Simulation Environment

What are the minimum hardware requirements?

Hardware requirements are strongly dependent on the use case. For production level industrial cases the following is recommended for a minimum configuration.

The number CPU cores should at least equal number of GPU devices. Ideally, the number of CPU cores will slightly exceed the number of available GPU devices to ensure some computational overhead for system operations.
RAM should be at least equal to the RAM of GPUs combined.
3TB HDD space (long term storage) or 500GB for operational drive.
Common nanoFluidX output can vary from 20 to 400 GB, depending on the size of the case, desired output and frequency of the output.
High speed interconnect for multi-node systems such as Infiniband.

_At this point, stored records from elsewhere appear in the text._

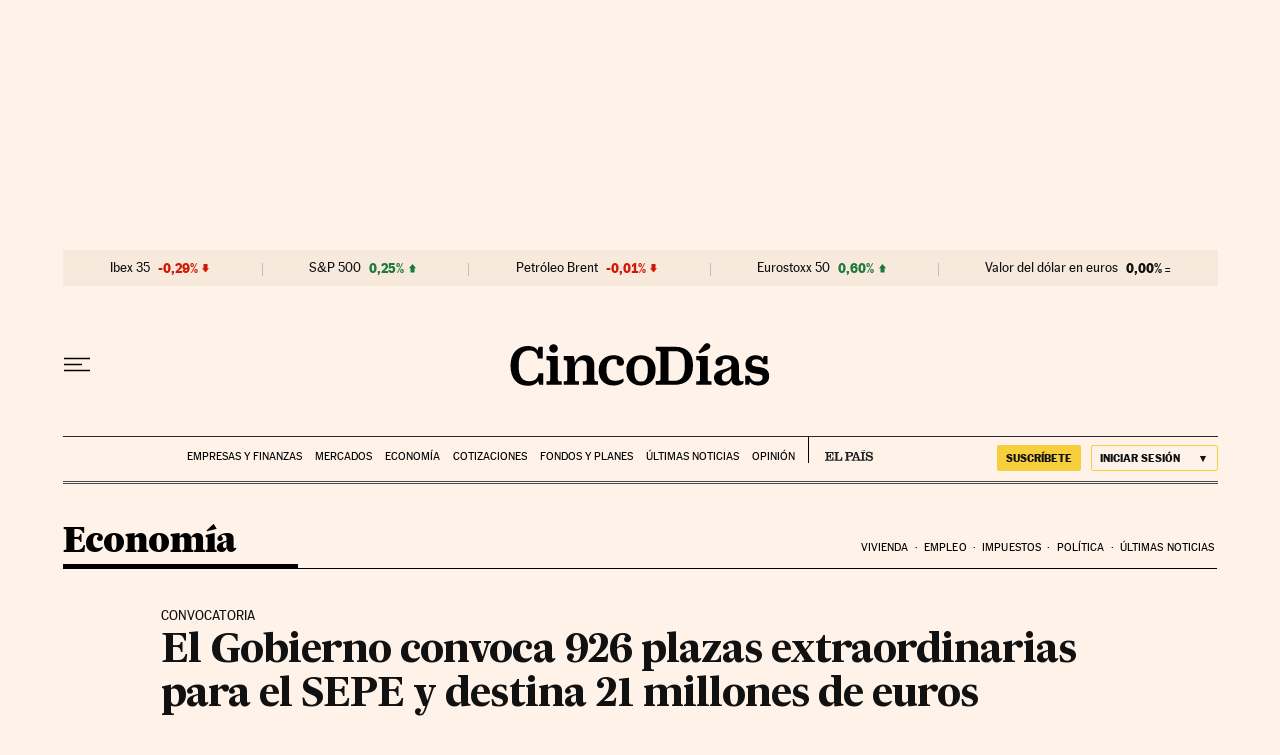

--- FILE ---
content_type: application/javascript; charset=utf-8
request_url: https://fundingchoicesmessages.google.com/f/AGSKWxU7q2gJi1a4QJ9NG-4o9VUAv6PPOdsvtbTuJnGfuqyNyGXxF_ikR6AoUMNZO1zdVGEfKM6nnH2PIEGE9ub_cpDyHk-ZcUl63tNjo6QVgZwNt-iOlhY75xye99qpgG1EM0iUmBo=?fccs=W251bGwsbnVsbCxudWxsLG51bGwsbnVsbCxudWxsLFsxNzY4NTI4NzU3LDY3NzAwMDAwMF0sbnVsbCxudWxsLG51bGwsW251bGwsWzcsNl0sbnVsbCxudWxsLG51bGwsbnVsbCxudWxsLG51bGwsbnVsbCxudWxsLG51bGwsMV0sImh0dHBzOi8vY2luY29kaWFzLmVscGFpcy5jb20vY2luY29kaWFzLzIwMjEvMTIvMjEvZWNvbm9taWEvMTY0MDA5NzYyOV83NjAzODEuaHRtbCIsbnVsbCxbWzgsIk05bGt6VWFaRHNnIl0sWzksImVuLVVTIl0sWzE2LCJbMSwxLDFdIl0sWzE5LCIyIl0sWzE3LCJbMF0iXSxbMjQsIiJdLFsyOSwiZmFsc2UiXV1d
body_size: 100
content:
if (typeof __googlefc.fcKernelManager.run === 'function') {"use strict";this.default_ContributorServingResponseClientJs=this.default_ContributorServingResponseClientJs||{};(function(_){var window=this;
try{
var np=function(a){this.A=_.t(a)};_.u(np,_.J);var op=function(a){this.A=_.t(a)};_.u(op,_.J);op.prototype.getWhitelistStatus=function(){return _.F(this,2)};var pp=function(a){this.A=_.t(a)};_.u(pp,_.J);var qp=_.Zc(pp),rp=function(a,b,c){this.B=a;this.j=_.A(b,np,1);this.l=_.A(b,_.Nk,3);this.F=_.A(b,op,4);a=this.B.location.hostname;this.D=_.Dg(this.j,2)&&_.O(this.j,2)!==""?_.O(this.j,2):a;a=new _.Og(_.Ok(this.l));this.C=new _.bh(_.q.document,this.D,a);this.console=null;this.o=new _.jp(this.B,c,a)};
rp.prototype.run=function(){if(_.O(this.j,3)){var a=this.C,b=_.O(this.j,3),c=_.dh(a),d=new _.Ug;b=_.fg(d,1,b);c=_.C(c,1,b);_.hh(a,c)}else _.eh(this.C,"FCNEC");_.lp(this.o,_.A(this.l,_.Ae,1),this.l.getDefaultConsentRevocationText(),this.l.getDefaultConsentRevocationCloseText(),this.l.getDefaultConsentRevocationAttestationText(),this.D);_.mp(this.o,_.F(this.F,1),this.F.getWhitelistStatus());var e;a=(e=this.B.googlefc)==null?void 0:e.__executeManualDeployment;a!==void 0&&typeof a==="function"&&_.Qo(this.o.G,
"manualDeploymentApi")};var sp=function(){};sp.prototype.run=function(a,b,c){var d;return _.v(function(e){d=qp(b);(new rp(a,d,c)).run();return e.return({})})};_.Rk(7,new sp);
}catch(e){_._DumpException(e)}
}).call(this,this.default_ContributorServingResponseClientJs);
// Google Inc.

//# sourceURL=/_/mss/boq-content-ads-contributor/_/js/k=boq-content-ads-contributor.ContributorServingResponseClientJs.en_US.M9lkzUaZDsg.es5.O/d=1/exm=ad_blocking_detection_executable,kernel_loader,loader_js_executable/ed=1/rs=AJlcJMzanTQvnnVdXXtZinnKRQ21NfsPog/m=cookie_refresh_executable
__googlefc.fcKernelManager.run('\x5b\x5b\x5b7,\x22\x5b\x5bnull,\\\x22elpais.com\\\x22,\\\x22AKsRol9S684sNFDZweiFZFs7emf4Un0rRQbRtA6dcOlUq_t6Ej1MYzLhat6Lu3J45nSP32ipwzgamV7lPyCxGM7UmtPXCJHzyGjbU5e24XGdQhkRuZnhqxrTqewIgUMoc4u1t4JR8IsEwflYF5FPXyOo1aNd4d7sVQ\\\\u003d\\\\u003d\\\x22\x5d,null,\x5b\x5bnull,null,null,\\\x22https:\/\/fundingchoicesmessages.google.com\/f\/AGSKWxXTe_2Yl132BUb7jj3q_626Jzvca3-9IyYlnbEOAIxm3J2Aw6KjF32vNdMDjno_aArqx5Hs2ehdZHWNnf2b7L5Q6iSKZY-X8epmwBwZlWIoTFvA-rbZFWHZWZ1fckHy-t_fCjw\\\\u003d\\\x22\x5d,null,null,\x5bnull,null,null,\\\x22https:\/\/fundingchoicesmessages.google.com\/el\/AGSKWxUIORMkw3mqFjTGcdLcehl2JhTISg4RXD4gyJ5cLXYR2mjYkc_S8kC-VmkZqmyDZetl2oHPuSvUOiCXkN2RdbdzTkZs7gAauV93xW2kqLqW_-zbHT6CFOJ5wvTETU-_YxOPBYA\\\\u003d\\\x22\x5d,null,\x5bnull,\x5b7,6\x5d,null,null,null,null,null,null,null,null,null,1\x5d\x5d,\x5b3,1\x5d\x5d\x22\x5d\x5d,\x5bnull,null,null,\x22https:\/\/fundingchoicesmessages.google.com\/f\/AGSKWxV_Nx2Ytem7spakmLwVOE9vMRhvhcouAvV8p_d77R2U0zZlE_yNY7LPdDgaZvXCnLEiY_Hlnfh-4fHfhioV-ujYpeiSI4jaiesbEXfglh4hwwGRGdHCsiyJGkVp96wcmId01Uw\\u003d\x22\x5d\x5d');}

--- FILE ---
content_type: application/javascript; charset=utf-8
request_url: https://fundingchoicesmessages.google.com/f/AGSKWxWShhZIkvHKGZ8XST8W-0W-DjDuG-2dzmxkibUtQ4VcPAbxI9P138hfVRIWJvOtf5buAnQXwAMm94D_jIzMwXvI-wlgvPolQLgnkQlA0i0oYRpYGKgBZYoomYqfSfzYI4Qj1SV-4hkjGY97VZE3VuZxYit1Dxtig2ov2PBrfAs2s53p7YgH3DYloY2u/_/fwadmanager./ht.js?site_/adengine_/_iframe728x90./digest/ads.
body_size: -1290
content:
window['7bca0e52-b618-429d-8ebb-afe78fc60ad5'] = true;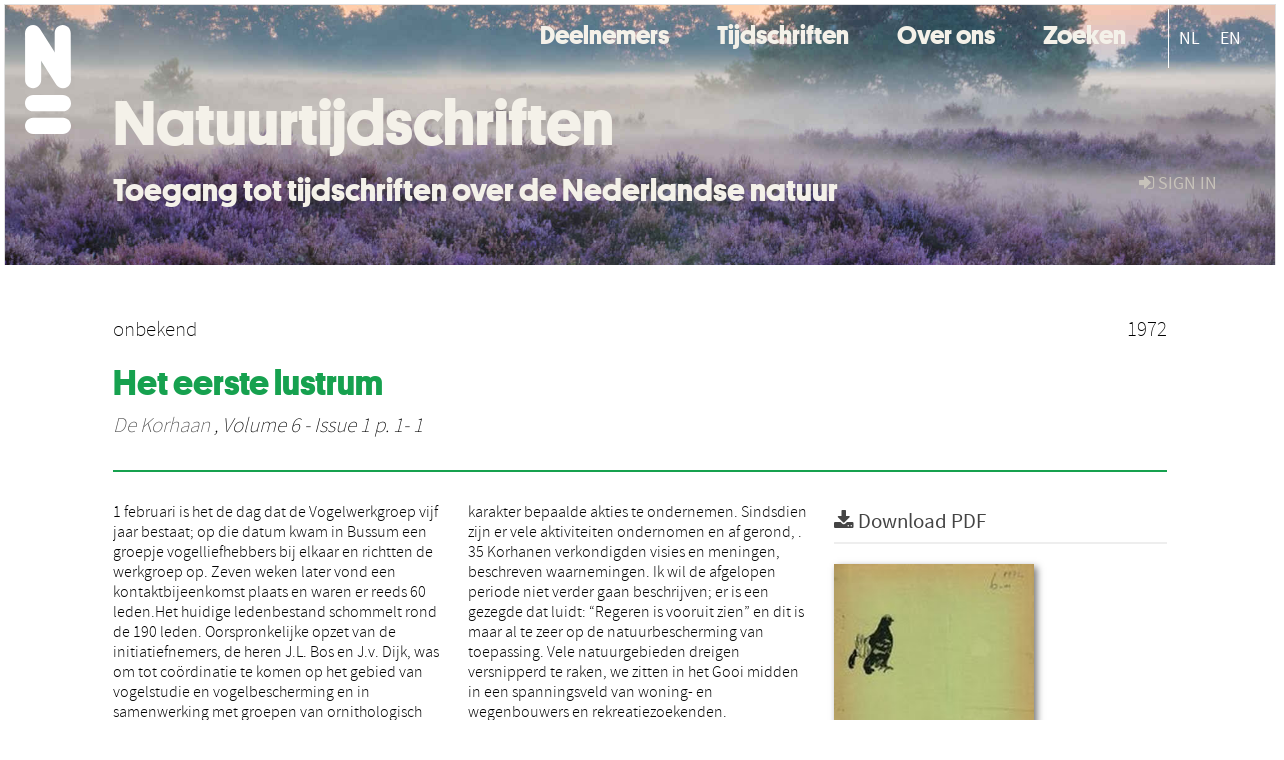

--- FILE ---
content_type: image/svg+xml; charset=UTF-8
request_url: https://natuurtijdschriften.nl/logo-white-n.svg
body_size: 1452
content:
<?xml version="1.0" encoding="UTF-8" standalone="no"?>
<svg
   xmlns:dc="http://purl.org/dc/elements/1.1/"
   xmlns:cc="http://creativecommons.org/ns#"
   xmlns:rdf="http://www.w3.org/1999/02/22-rdf-syntax-ns#"
   xmlns:svg="http://www.w3.org/2000/svg"
   xmlns="http://www.w3.org/2000/svg"
   xml:space="preserve"
   viewBox="0 0 501.3 272.1"
   y="0"
   x="0"
   id="Layer_1"
   version="1.1"><metadata
     id="metadata13"><rdf:RDF><cc:Work
         rdf:about=""><dc:format>image/svg+xml</dc:format><dc:type
           rdf:resource="http://purl.org/dc/dcmitype/StillImage" /><dc:title></dc:title></cc:Work></rdf:RDF></metadata><defs
     id="defs11" /><style
     id="style2">.st0{fill:#000000}</style><g
     style="fill:#ffffff"
     id="g17"><path
       class="st0"
       d="M 74.4,137 V 20.4 c 0,-11.1 9,-20.1 20.1,-20.1 11.1,0 20.1,9 20.1,20.1 L 115,137 Z M 20.3,157 C 9.2,157 0.2,148 0.2,136.9 V 20.1 H 40.5 V 136.9 C 40.5,148 31.4,157 20.3,157"
       id="path4"
       style="fill:#ffffff" /><path
       style="fill:#ffffff"
       class="st0"
       d="M105.8 153.9c-9.4 6-21.8 3.2-27.8-6.1L3.3 31C-2.7 21.6.1 9.2 9.4 3.2c9.4-6 21.8-3.2 27.8 6.1l74.6 116.8c6.1 9.4 3.4 21.8-6 27.8m9.5 40.4c0 11.1-9 20.1-20.1 20.1h-75C9 214.5 0 205.5 0 194.3c0-11.1 9-20.1 20.1-20.1h75c11.2 0 20.2 9 20.2 20.1m0 56.3c0 11.1-9 20.1-20.1 20.1h-75C9 270.7 0 261.7 0 250.6c0-11.1 9-20.1 20.1-20.1h75c11.2-.1 20.2 8.9 20.2 20.1"
       id="path6" /></g></svg>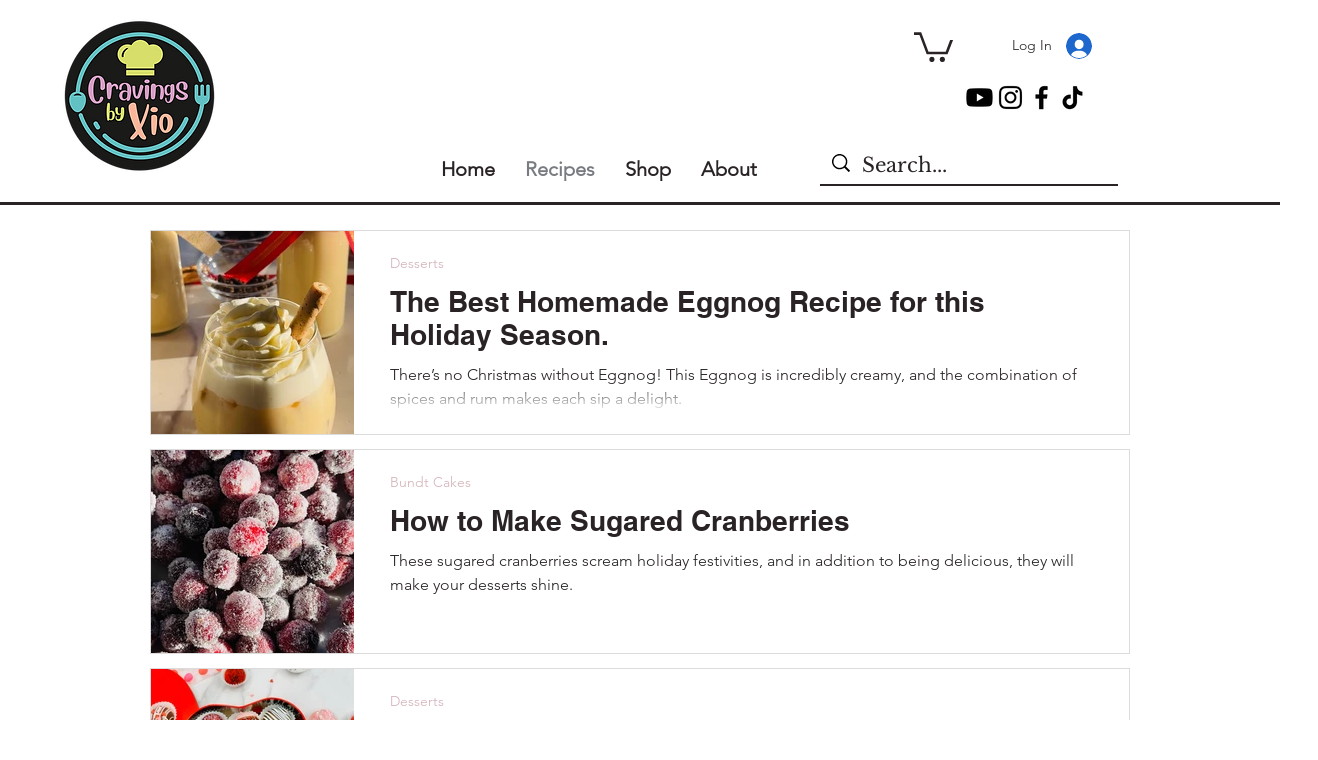

--- FILE ---
content_type: text/html; charset=utf-8
request_url: https://www.google.com/recaptcha/api2/aframe
body_size: 269
content:
<!DOCTYPE HTML><html><head><meta http-equiv="content-type" content="text/html; charset=UTF-8"></head><body><script nonce="kkXHrRF3kd4MFyP_PElzEg">/** Anti-fraud and anti-abuse applications only. See google.com/recaptcha */ try{var clients={'sodar':'https://pagead2.googlesyndication.com/pagead/sodar?'};window.addEventListener("message",function(a){try{if(a.source===window.parent){var b=JSON.parse(a.data);var c=clients[b['id']];if(c){var d=document.createElement('img');d.src=c+b['params']+'&rc='+(localStorage.getItem("rc::a")?sessionStorage.getItem("rc::b"):"");window.document.body.appendChild(d);sessionStorage.setItem("rc::e",parseInt(sessionStorage.getItem("rc::e")||0)+1);localStorage.setItem("rc::h",'1770156411745');}}}catch(b){}});window.parent.postMessage("_grecaptcha_ready", "*");}catch(b){}</script></body></html>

For more information, refer to Platform and Hardware Requirements.

Can nanoFluidX run on multiple nodes?

Yes, nanoFluidX is utilizing OpenMPI for parallelization and it is multi-node ready (provided a high speed interconnect such as Infiniband is available).

Can nanoFluidX run on a CPU-only machine?

No, NVIDIA GPUs are necessary.

Does the performance of the CPU influence the speed of the simulation?

nanoFluidX performs all heavy computations on the GPU hardware and only a small part of the code is executed on CPUs. Heavy investment in CPU power will not bring much (or any) acceleration.

Does hard-drive performance affect the simulation time?

The difference in storage speed is generally not significant.

Can I use my desktop/laptop/workstation GPU for nanoFluidX?

The desktop, laptop, or workstation must meet the following requirements.

Runs supported OS environment - Windows or Linux
Contains a NVIDIA GPU that supports CUDA compute capability higher than 3.0
Has sufficient hardware resources

For more information, refer to Platform and Hardware Requirements.

Why GPUs?

In test cases, such as the real DCT gearbox case shown below, GPUs exceed CPUs in performance.

Real DCT gearbox case

13.5 million particles
Extremely complex geometry
3000 rpm
3.4 seconds of physical time
Pre processing: 2 days

On a per-server basis, a GPU server is more expensive than a CPU server (up to 80k versus 10-15k). It would take approximately 250 CPU servers to match a single GPU box in terms of performance. Overall, GPUs are much cheaper than CPUs.

Why does nanoFluidX only run on NVIDIA GPU models instead of extending to all brands?

The CUDA programming language nanoFluidX requires is only supported by NVIDIA.

Will nanoFluidX be supported on Windows?

As of the 2022.1 release, nanoFluidX is supported on Windows and is limited to a single GPU.

For more information, refer to Windows in the Run nanoFluidX documentation.

Can nanoFluidX run on a virtual machine under Windows? (Linux guest, Windows host)?

No.

What is the typical run time of a nanoFluidX simulation in terms of hours?

This depends on a number of factors, but typical use cases can run between 2 and 120 hours.

Use Case: Factors
2 Hours: Single phase; 2000 RPM simple gearbox or differential; 3 to 5 s of physical time; 1 mm resolution; Runs on 1 Tesla V100 GPU
120 hours: Multiphase; 10,000 RPM e-motor or high-revving complex gearbox; 1.5 s of physical time; 0.5 mm resolution; Runs on 8Tesla V100 GPUs

In a 1-1 comparison with CPU-based SPH codes, nanoFluidX is significantly faster.

Which NVIDIA driver version do you recommend?

The latest available drivers are recommended in all scenarios.

For more information, refer to Hardware Requirements.

Does the driver version affect performance?

There might be slight improvements in newer versions, but they are not significant (maximum order of a few percent).

Do I need a CUDA installation?

No, all the required libraries are shipped with the nanoFluidX package.

Does the OS distribution/flavor affect performance?

There is no significant difference.

Which OS is recommended?

For a list of all supported OS, refer to Platform and Hardware Requirements. RHEL (and derivatives) or Ubuntu are the most used and tend to be the most thoroughly tested. As of the 2022.1 release, nanoFluidX is available on Windows.

How many particles do you recommend for the best GPU utilization?

For optimal efficiency, a least an average order of one to two million particles per GPU is recommended. When less particles per GPU are used it can result in decreased runtime.

Does nanoFluidX support any other MPI implementations?

Currently, no. There are no plans to do so in the near future.

How many GPUs do I need?

This depends on the run. Simple cases, coarse resolution, or single phase cases can be run on one or two GPUs. For what Altair considers an optimal setup, use of multiphase formulation and for peak accuracy, four GPUs are recommended to start. Eight or more GPUs are recommended for cutting edge simulation or high workloads.